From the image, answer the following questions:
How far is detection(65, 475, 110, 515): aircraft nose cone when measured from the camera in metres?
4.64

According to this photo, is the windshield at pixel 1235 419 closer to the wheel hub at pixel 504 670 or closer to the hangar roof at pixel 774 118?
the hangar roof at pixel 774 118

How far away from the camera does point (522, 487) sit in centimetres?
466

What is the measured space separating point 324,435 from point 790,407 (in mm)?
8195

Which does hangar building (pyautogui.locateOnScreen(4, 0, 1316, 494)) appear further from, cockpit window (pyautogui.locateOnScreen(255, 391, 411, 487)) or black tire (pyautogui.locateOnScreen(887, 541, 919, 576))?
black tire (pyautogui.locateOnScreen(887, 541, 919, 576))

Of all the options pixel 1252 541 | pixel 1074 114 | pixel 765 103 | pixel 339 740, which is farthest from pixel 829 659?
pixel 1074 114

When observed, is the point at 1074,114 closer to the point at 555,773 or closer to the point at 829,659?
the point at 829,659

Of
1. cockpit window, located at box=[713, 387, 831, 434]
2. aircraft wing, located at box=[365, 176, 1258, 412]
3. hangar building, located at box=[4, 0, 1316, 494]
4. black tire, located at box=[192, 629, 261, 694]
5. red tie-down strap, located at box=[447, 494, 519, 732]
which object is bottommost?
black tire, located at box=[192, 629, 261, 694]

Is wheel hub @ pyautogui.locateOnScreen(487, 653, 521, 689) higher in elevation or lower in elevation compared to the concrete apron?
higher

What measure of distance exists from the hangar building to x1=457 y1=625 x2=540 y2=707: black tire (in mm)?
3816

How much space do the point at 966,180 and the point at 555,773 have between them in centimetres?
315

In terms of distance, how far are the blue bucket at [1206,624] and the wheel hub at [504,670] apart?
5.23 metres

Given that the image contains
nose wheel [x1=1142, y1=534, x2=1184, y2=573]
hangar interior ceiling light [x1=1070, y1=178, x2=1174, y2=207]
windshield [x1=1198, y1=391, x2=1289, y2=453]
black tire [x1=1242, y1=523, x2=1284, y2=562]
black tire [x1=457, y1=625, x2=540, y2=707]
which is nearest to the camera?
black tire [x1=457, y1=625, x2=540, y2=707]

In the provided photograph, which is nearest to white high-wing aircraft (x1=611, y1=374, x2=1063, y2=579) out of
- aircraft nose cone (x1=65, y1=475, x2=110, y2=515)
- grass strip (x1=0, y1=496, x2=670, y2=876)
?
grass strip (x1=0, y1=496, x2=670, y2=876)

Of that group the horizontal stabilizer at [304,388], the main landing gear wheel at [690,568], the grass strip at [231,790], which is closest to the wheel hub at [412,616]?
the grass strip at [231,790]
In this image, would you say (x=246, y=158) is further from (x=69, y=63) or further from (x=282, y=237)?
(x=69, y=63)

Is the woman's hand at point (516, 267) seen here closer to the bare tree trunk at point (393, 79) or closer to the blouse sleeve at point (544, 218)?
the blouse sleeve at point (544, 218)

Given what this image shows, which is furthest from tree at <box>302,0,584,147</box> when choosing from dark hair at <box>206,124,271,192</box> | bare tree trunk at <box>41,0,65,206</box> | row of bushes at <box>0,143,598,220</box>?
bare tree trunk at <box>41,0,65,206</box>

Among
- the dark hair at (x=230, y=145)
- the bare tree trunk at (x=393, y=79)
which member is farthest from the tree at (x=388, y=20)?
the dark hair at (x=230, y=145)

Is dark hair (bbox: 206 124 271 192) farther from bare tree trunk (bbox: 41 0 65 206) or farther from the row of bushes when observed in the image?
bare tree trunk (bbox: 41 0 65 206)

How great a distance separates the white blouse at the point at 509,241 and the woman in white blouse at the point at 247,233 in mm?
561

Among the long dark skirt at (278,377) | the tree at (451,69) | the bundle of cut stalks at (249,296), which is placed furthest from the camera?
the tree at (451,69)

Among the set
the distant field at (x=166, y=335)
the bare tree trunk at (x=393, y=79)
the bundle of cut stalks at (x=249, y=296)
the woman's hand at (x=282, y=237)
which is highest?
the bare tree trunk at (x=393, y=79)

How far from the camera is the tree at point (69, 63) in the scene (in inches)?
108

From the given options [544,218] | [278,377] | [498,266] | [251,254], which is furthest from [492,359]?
▬▬▬▬▬▬
▶ _Work to complete_: Can you write out all of these records again, swapping every "hangar building" for "hangar structure" and leaving everything else unchanged?

▶ _Reply_:
From the image, answer the following questions:
How far is detection(65, 475, 110, 515): aircraft nose cone when measured from the camera in metres?
4.64

According to this photo, is the windshield at pixel 1235 419 closer to the wheel hub at pixel 504 670 or closer to the hangar roof at pixel 774 118?
the hangar roof at pixel 774 118

How far away from the camera does point (522, 487) sit in centimetres?
466

What is the measured space separating point 324,435 from point 790,407 (in mm)?
8195

Which does hangar structure (pyautogui.locateOnScreen(4, 0, 1316, 494)) appear further from, cockpit window (pyautogui.locateOnScreen(255, 391, 411, 487)) or black tire (pyautogui.locateOnScreen(887, 541, 919, 576))?
black tire (pyautogui.locateOnScreen(887, 541, 919, 576))

Of all the options pixel 1252 541 | pixel 1074 114 | pixel 765 103 | pixel 339 740, which is farthest from pixel 829 659?
pixel 1074 114

When observed, is the point at 1074,114 closer to the point at 555,773 or closer to the point at 829,659?
the point at 829,659

Of
1. cockpit window, located at box=[713, 387, 831, 434]
2. aircraft wing, located at box=[365, 176, 1258, 412]
3. hangar structure, located at box=[4, 0, 1316, 494]
4. black tire, located at box=[192, 629, 261, 694]
5. red tie-down strap, located at box=[447, 494, 519, 732]
which object is bottommost?
black tire, located at box=[192, 629, 261, 694]

Is wheel hub @ pyautogui.locateOnScreen(487, 653, 521, 689) higher in elevation or lower in elevation compared to the concrete apron?
higher

What measure of distance exists from the hangar structure to x1=457 y1=625 x2=540 y2=707: black tire (in mm)?
3816

How much space do the point at 966,180 and the point at 555,773 have between them in centimetres?
315

In terms of distance, how far are the blue bucket at [1206,624] and the wheel hub at [504,670] apart?
5.23 metres

Given that the image contains
nose wheel [x1=1142, y1=534, x2=1184, y2=573]
hangar interior ceiling light [x1=1070, y1=178, x2=1174, y2=207]
windshield [x1=1198, y1=391, x2=1289, y2=453]
black tire [x1=1242, y1=523, x2=1284, y2=562]
black tire [x1=457, y1=625, x2=540, y2=707]
which is nearest to the camera?
black tire [x1=457, y1=625, x2=540, y2=707]

In the provided photograph, which is nearest to white high-wing aircraft (x1=611, y1=374, x2=1063, y2=579) out of
- aircraft nose cone (x1=65, y1=475, x2=110, y2=515)
- grass strip (x1=0, y1=496, x2=670, y2=876)
?
grass strip (x1=0, y1=496, x2=670, y2=876)

Of that group the horizontal stabilizer at [304,388], the main landing gear wheel at [690,568], the grass strip at [231,790], which is closest to the wheel hub at [412,616]?
the grass strip at [231,790]
In this image, would you say (x=246, y=158) is further from (x=69, y=63) or further from (x=282, y=237)?
(x=69, y=63)

Is the woman's hand at point (516, 267) seen here closer to the bare tree trunk at point (393, 79) or closer to the blouse sleeve at point (544, 218)?
the blouse sleeve at point (544, 218)

Given what this image shows, which is furthest from tree at <box>302,0,584,147</box> when choosing from dark hair at <box>206,124,271,192</box> | bare tree trunk at <box>41,0,65,206</box> | row of bushes at <box>0,143,598,220</box>?
bare tree trunk at <box>41,0,65,206</box>

Among
- the dark hair at (x=230, y=145)
- the bare tree trunk at (x=393, y=79)
which member is farthest from the tree at (x=388, y=20)?
the dark hair at (x=230, y=145)

Is dark hair (bbox: 206 124 271 192) farther from bare tree trunk (bbox: 41 0 65 206) or farther from the row of bushes when observed in the image?
bare tree trunk (bbox: 41 0 65 206)

How great a distance separates the white blouse at the point at 509,241 and the woman in white blouse at the point at 247,233 in mm?
561

Among the long dark skirt at (278,377) | the tree at (451,69) | the bundle of cut stalks at (249,296), which is placed furthest from the camera?
the tree at (451,69)

Among the set
the distant field at (x=166, y=335)
the bare tree trunk at (x=393, y=79)
the bundle of cut stalks at (x=249, y=296)
the woman's hand at (x=282, y=237)
which is highest?
the bare tree trunk at (x=393, y=79)

How far from the camera is the tree at point (69, 63) in the scene (in inches)?
108

From the given options [544,218] | [278,377] | [498,266] | [251,254], which is furthest from [492,359]?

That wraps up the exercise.